Each week, we offer a roundup of the best literary events in the city. All events are free and open to the public, unless otherwise noted. Want to submit an upcoming event for consideration? Go here.
Michael Chabon (Telegraph Avenue)
Tuesday, September 11, 7:30 pm, at City Arts & Lectures, Herbst Theatre (401 Van Ness Ave.)
Wednesday, September 12, 7 pm, at Diesel Bookstore (5433 College Ave., Oakland).
Berkeley-based Chabon, who last plumbed Alaska in The Yiddish Policemen's Union, goes more local in his latest novel, the story of a pair of Oakland couples (one black, one white). The women run a successful midwifery business, while their husbands co-own a used vinyl emporium, but when a wealthy former NFL player attempts to open his own record shop on their block and an illegitimate son emerges (and becomes the object of affection for the other couple's son), their world will be turned upside down. Tickets for Chabon's appearance at City Arts and Lectures are $22-27; his Diesel appearance is free, and he'll also be appearing later in the fall at Book Passage in Corte Madera and Kepler's Books in Menlo Park.
Raina Telgemeier (Drama), Doug Tennapel (Cardboard), and James Burks (Bird and Squirrel on the Run)
Monday, September 10, 6:30 pm, at Books Inc. Laurel Village (3515 California St.)

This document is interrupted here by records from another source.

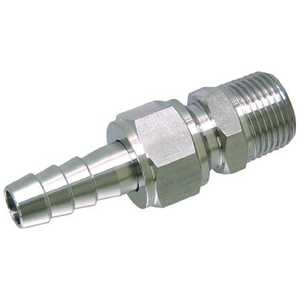 アソー エースニップルPT3/4・Φ2 HN7620 アソー エースニップルPT3/4・Φ2 HN7620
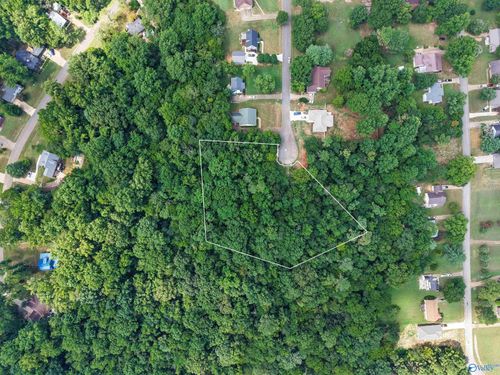 24390 Cedar Ln, Elkmont, AL, 35620 | Card Image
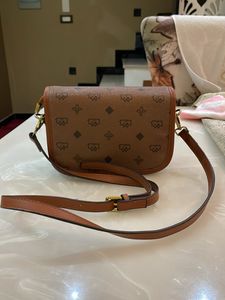 Imported Sling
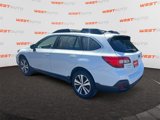 Used 2019 Subaru Outback 3.6R Limited w/ Popular Package #2 image 3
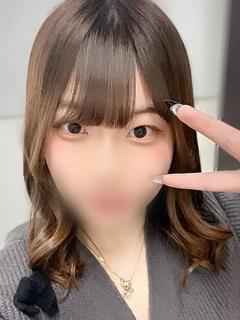 なつき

Graphic novels aren't just a medium for adult storytelling; they're becoming an increasingly popular way to reach children and young teenagers as well. Books Inc. is bringing together three top youth-oriented graphic novelists for a panel discussion on the art of storytelling. Telgemeier's latest is a teen-centric work about a middle-school troupe putting on a play, Tennapel's book explores what happens when two friends' cardboard golem comes to life, and Burks offers a zany buddy comedy about a nervous squirrel and an easygoing bird trying to escape the clutches of a murderous cat.
Seth Rosenfeld (Subversives: The FBI's War on Student Radicals and Reagan's Rise to Power)
Monday, September 10, 7:30 pm, at The Booksmith (1644 Haight St.)
The FBI spent over a million dollars trying to prevent the 250,000 pages of files on which this book is based from being released, but former Chronicle reporter Rosenfeld was able to come away with both the documents and the extraordinary story of how the agency interfered in the lives of three figures in 1960s Berkeley: former UC Berkeley president Clark Kerr, radical activist Mario Savio, and future President Ronald Reagan. The FBI's secret actions ultimately ignited protest at Berkeley and made the university a battleground in the political tumult of the late '60s.
Jonathan Kozol (Fire in the Ashes: 25 Years Among the Poorest Children in America)
Thursday, September 6, 12 pm, at Book Passage Corte Madera (51 Tamal Vista Blvd.)
Kozol (Savage Inequalities), a former teacher who's written a number of indictments of America's treatment of poor children and families, goes more personal in his latest work, which explores a small group of inner-city children he's studied over the past 25 years. While some fall victim to violence and drugs, others are able to rise above the difficult circumstances of their birth, leading Kozol to wonder what makes the difference for children in overcoming poverty. This is a ticketed event; the $60 admission includes lunch, Kozol's talk, and a copy of the book.